Ein Strafverteidiger hätte im Vorfeld beantragt, die Öffentlichkeit auszuschließen. Im Strafprozess gegen einen 18 – 20jährigen  kann dies geschehen, wenn es im Interesse des Heranwachsenden geboten ist. Das betreffende Jugendgericht muss eine Ermessensentscheidung über den Ausschluss der Öffentlichkeit treffen. Das Bundesverfassungsgericht sagt dazu in schlechtem Juristendeutsch, dass den Belangen des Angeklagten besonderes Gewicht zukommt, wenn die „vom Gesetzgeber typisiert festgelegten personenbezogenen Voraussetzungen für den Ausschluss selbst der Saalöffentlichkeit vorliegen“. Das Verfassungsgericht unterstreicht, dass zu den zu wahrenden Schutzinteressen vor allem das Persönlichkeitsrecht der Beteiligten gehört. Es verweist ausdrücklich auf Strafverfahren gegen Jugendliche und Heranwachsende.

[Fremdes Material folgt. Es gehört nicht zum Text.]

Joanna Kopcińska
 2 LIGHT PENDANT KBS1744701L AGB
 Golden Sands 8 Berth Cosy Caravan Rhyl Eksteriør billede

Eine der vornehmsten Aufgaben jedes Gerichts ist es, einen Angeklagten vor seelischen Verletzungen zu schützen. Kein Angeklagter darf in einem Rechtsstaat bloß gestellt werden. Das gilt für jeden Täter. Auch in Emden. Zurschaustellungen sind inakzeptabel. Doch die gestrige Verhandlung in Emden gegen den Heranwachsenden stellte ihn zur Schau, war damit unfair und nicht rechtsstaatlich.

Noch dies: Bislang habe ich es nicht gesehen, dass der Vorsitzende eines Gerichts die Entscheidung seines Gerichts nach Schluss der Verhandlung vor laufenden Kameras rechtfertigt und begründet. Auch dies fand gestern statt.

Warum hat man in Emden eigentlich immer noch nichts dazu gelernt?